Para Hume, o hábito é o “princípio que torna útil” à experiência e permite ao
homem ultrapassar a experiência imediata e chegar ao conhecimento das questões de fato.
Quaisquer inferências que tiramos da experiência estão em constante relação com o
costume ou hábito, em outras palavras, não são fundamentados por princípios racionais.
Dentre as principais críticas desenvolvidas por Hume, a noção de causalidade,
isto é, a crença na existência de um princípio causal que relaciona os fenômenos naturais,
constituindo-se em uma lei universal, foi atacada com especial atenção por esse filósofo.

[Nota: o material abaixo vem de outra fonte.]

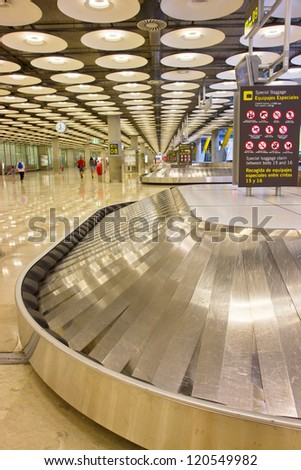 empty modern luggage belt in the airport - stock photo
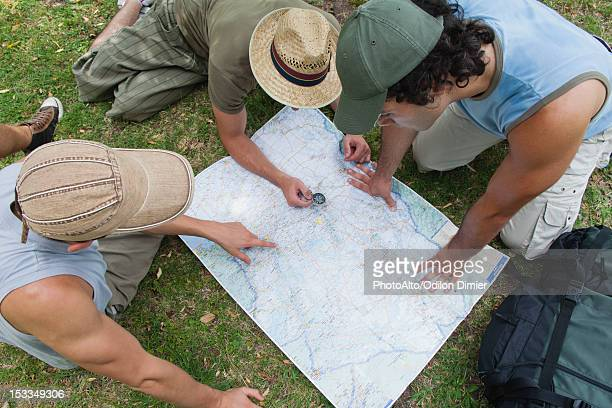 Hikers using compass and looking at map together, high angle view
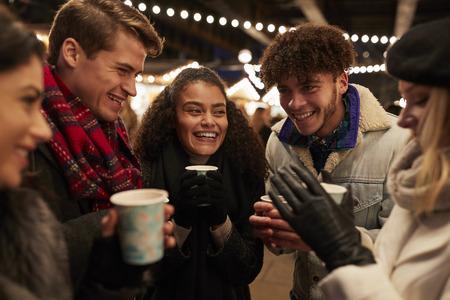 Gruppe Freunde , die Glühwein am Weihnachtsmarkt trinken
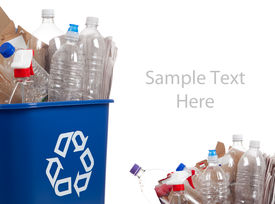 stock photo of plastic bottle  - A blue recycle can with plastic bottles and paper on a white background with copy space - JPG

Essa teoria foi comumente utilizada por vários intérpretes do racionalismo, servindo
como ferramenta para explicar a racionalidade do real (a razão, por iluminar o real,
percebe as relações, conexões ou interdependência entre todas as coisas) em termos da
relação de causa e efeito, estabelece assim, um vínculo causal entre tudo o que
acontece por meio de encadeamentos de raciocínios, buscando justificação por meio da
razão.
Segundo Hume (2004), a causalidade desenvolve-se por meio de “repetição e
regularidade em nossa experiência, constata-se uma conjunção constante entre
fenômenos que, por força do hábito, acabamos por projetar na realidade, tratando-a
em algo existente” (IEH, 5,2). Ao analisar o exemplo das bolas de bilhar utilizado por
Hume, tudo o que se observa é, apenas o movimento das bolas de bilhar em uma
mesa, tudo o que vê é o impacto do taco sobre a primeira bola e, por sua vez, o
impacto da primeira bola sobre a segunda, mas a “causalidade propriamente dita
não pode ser observada” (IEH, 5,2), ou seja, por mais minuciosa que seja nossa
investigação, nunca poderemos encontrar o efeito na suposta causa, mesmo porque
todo efeito é totalmente distinto de sua causa. Esse tipo de suposição ou inferência
não decorre apenas de um único caso, mas apenas depois de uma longa série de
experiências sobre qualquer gênero
dado, apoiado
por
nossa crença ,
fica-se
confiante em relação a um evento particular. Por isto a crença não é nada mais do
que o resultado de nossas impressões mais fortes e vivazes que se apresentam por
meio dos fenômenos. Assim, ela não possui nenhum aporte metafísico.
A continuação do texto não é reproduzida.